Text excerpt =
————————

Rene> 1. Global: All definitions that are valid for the whole host.
Rene> Any ideas what entries should belong here ?

        Well, the main host and fqdn. However, other interfaces
(real/virtual) should be able to be called by it's name and fqdn.

Rene> All interfaces in one network entry share the same netmask and
Rene> broadcast and network address as they are on the same physical
Rene> network.

        I don't agree to this. As it is possible to have different
interfaces plugged to the same physical network, this should be ok,
but you may want to make different logical networks on the same
physical network, and thus, allow the possiblity to make each
interface have it's netmask and broadcast.

        I've done this before (this setup), not now. Perhaps it's not
a _big_ point, but I think offering the choice would be ok.


Rene>   [Interfaces] Optional parameters: 

        I'd also add more ifconfig's stuff, like setting MAC addresses
and such (in the sam fashion as ifconfig 'hardware-address ether
de:ad:be:ef:00:32', for example).


Rene> # The ISDN connection to the outside
Rene> network "isdn" { ...
Rene>   # Maybe we should put in the ISDN settings here too (telephone
Rene>   # number, protocol, ...)

        I think it should do. Having all the info centralized
somewhere helps making it easy. However, I don't know the case of
ISDN, but on PPP (dialout) there's currently a nice setup to have
different chatscripts and peers to login. If ISDN has something
similar [I'm sure], it'd be nice to be able to define, somewhere
inside the ISDN/PPP stuff, or perhaps outside, as it is done now (as
/etc/chatscripts) stuff like this: 

chatscript "provider0" 
{
  # Two setups, the fast one and a detailed one. This is a detailed one
  timeout = 30
  abort_on = { BUSY, "NO CARRIER", VOICE, "NO DIALTONE" }
  chatsequence = { "", ATZ0, OK, ATDT342232324, CONNECT }
  
  # A fast one
  telephone = 3223245
}

some stuff should be added for more advanced chat features and
logging.

————————

Dataset excerpt =

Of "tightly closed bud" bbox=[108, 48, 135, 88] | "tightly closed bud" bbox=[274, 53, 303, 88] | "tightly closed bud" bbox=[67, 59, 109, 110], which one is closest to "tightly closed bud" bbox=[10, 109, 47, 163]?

————————

Direction =
From the network configuration discussion, translate this sentence into Spanish: "Having all the info centralized somewhere helps making it easy."

Worked answer =
Tener toda la información centralizada en algún lugar ayuda a hacerlo fácil.